Le premier cabinet d’avocats exclusivement féminin
Elle n’a que 18 ans lorsqu’elle rédige sa première plainte pour demander la libération de son père, emprisonné pour avoir critiqué le général Ayub Khan au pouvoir. En 1980, elle décide d’ouvrir avec sa sœur Hina Jilani le premier cabinet d'avocats exclusivement féminin du Pakistan. Trois ans plus tard, elle défend une jeune non-voyante tombée enceinte à la suite d’un viol. Considérée comme adultère, sa cliente encourait la prison et le fouet mais elle sera finalement graciée. Farouche défenseure des droits des femmes, elle obtiendra de la Cour suprême qu’une femme puisse se marier librement, sans l’autorisation d’un tuteur.
Militante pour les minorités religieuses, elle sera harcelée, menacée de mort et agressée en 1995 pour avoir pris la défense d'un jeune chrétien de 14 ans accusé de blasphème et condamné à mort : "J’étais extrêmement frustrée, j'ai fait une dépression. confiait-elle. Ce jour-là, je me suis dit, parce que mon fils avait le même âge, comment est-ce que je me sentirais en tant que mère, si je vis et que ce garçon va dans la cellule des condamnés à mort." Il sera finalement acquitté grâce à elle.
Ses combats pour la justice et la démocratie lui vaudront d’être assignée à domicile en 2007 quand le président Musharraf déclare l’état d’urgence et qu’elle participait à un mouvement d’avocats pour restaurer la démocratie. Deux ans plus tôt, elle avait été arrêtée brutalement par la police alors qu'elle participait à l’organisation d’un marathon symbolique en pleine controverse sur la participation des femmes aux courses à pied.

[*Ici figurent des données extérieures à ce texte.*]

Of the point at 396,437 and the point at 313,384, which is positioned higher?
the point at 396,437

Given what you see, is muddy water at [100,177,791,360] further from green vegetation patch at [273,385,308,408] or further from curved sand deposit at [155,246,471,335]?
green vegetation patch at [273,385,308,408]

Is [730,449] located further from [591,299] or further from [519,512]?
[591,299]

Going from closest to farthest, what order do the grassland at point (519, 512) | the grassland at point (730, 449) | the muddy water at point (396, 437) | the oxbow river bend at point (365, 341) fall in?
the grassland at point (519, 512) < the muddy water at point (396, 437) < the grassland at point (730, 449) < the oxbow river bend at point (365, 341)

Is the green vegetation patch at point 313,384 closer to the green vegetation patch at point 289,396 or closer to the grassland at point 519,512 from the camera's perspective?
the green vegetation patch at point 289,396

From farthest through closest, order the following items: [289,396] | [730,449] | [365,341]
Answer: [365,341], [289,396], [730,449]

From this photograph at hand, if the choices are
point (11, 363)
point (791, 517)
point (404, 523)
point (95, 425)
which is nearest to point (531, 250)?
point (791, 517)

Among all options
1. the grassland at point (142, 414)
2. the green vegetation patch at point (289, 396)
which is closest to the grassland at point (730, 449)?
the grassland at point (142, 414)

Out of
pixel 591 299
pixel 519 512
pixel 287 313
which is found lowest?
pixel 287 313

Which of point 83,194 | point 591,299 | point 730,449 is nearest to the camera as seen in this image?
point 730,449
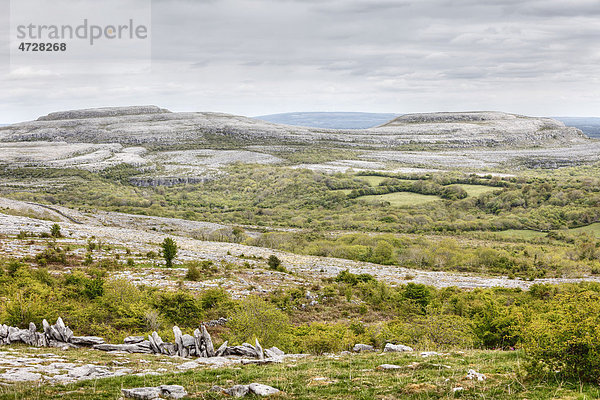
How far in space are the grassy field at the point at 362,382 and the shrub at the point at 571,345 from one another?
1.99 ft

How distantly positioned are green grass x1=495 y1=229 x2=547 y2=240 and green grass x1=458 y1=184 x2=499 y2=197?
40.3 m

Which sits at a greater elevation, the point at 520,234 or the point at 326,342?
the point at 326,342

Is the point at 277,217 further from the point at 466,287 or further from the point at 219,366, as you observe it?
the point at 219,366

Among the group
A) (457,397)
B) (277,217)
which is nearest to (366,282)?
(457,397)

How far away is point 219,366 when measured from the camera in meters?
18.0

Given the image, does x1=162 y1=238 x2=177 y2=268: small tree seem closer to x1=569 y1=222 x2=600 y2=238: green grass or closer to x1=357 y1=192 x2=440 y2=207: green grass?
x1=569 y1=222 x2=600 y2=238: green grass

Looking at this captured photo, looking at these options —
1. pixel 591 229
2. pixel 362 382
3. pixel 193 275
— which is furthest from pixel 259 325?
pixel 591 229

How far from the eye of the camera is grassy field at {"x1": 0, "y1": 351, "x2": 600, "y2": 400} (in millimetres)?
13172

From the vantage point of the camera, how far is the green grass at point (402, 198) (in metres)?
166

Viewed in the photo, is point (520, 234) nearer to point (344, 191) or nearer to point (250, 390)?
point (344, 191)

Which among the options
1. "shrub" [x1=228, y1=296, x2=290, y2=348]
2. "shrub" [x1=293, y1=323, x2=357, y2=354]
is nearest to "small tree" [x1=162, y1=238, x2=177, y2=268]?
"shrub" [x1=228, y1=296, x2=290, y2=348]

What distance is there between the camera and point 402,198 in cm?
17350

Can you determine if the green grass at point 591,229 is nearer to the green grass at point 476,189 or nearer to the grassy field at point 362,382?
the green grass at point 476,189

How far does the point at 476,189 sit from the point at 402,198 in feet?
103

Pressentie pour le Prix Nobel de la paix
Ses combats au Pakistan la conduiront à occuper les fonctions de rapporteuse spéciale des Nations unies sur les exécutions sommaires et sur la liberté de religion. Asma Jahangir a également reçu de nombreux prix des droits de l’homme et a été pressentie pour le Prix Nobel de la paix en 2005.
Cette grande militante des droits humains pakistanaise restait tout de même optimiste : "Il n'y a pas si longtemps, les droits de l'homme n'étaient même pas perçus comme un problème dans ce pays, puis les droits des prisonniers sont devenus un problème, les droits des femmes étaient perçus comme un concept occidental, maintenant les gens parlent des droits des femmes, les partis politiques en parlent, même les groupes religieux en parlent."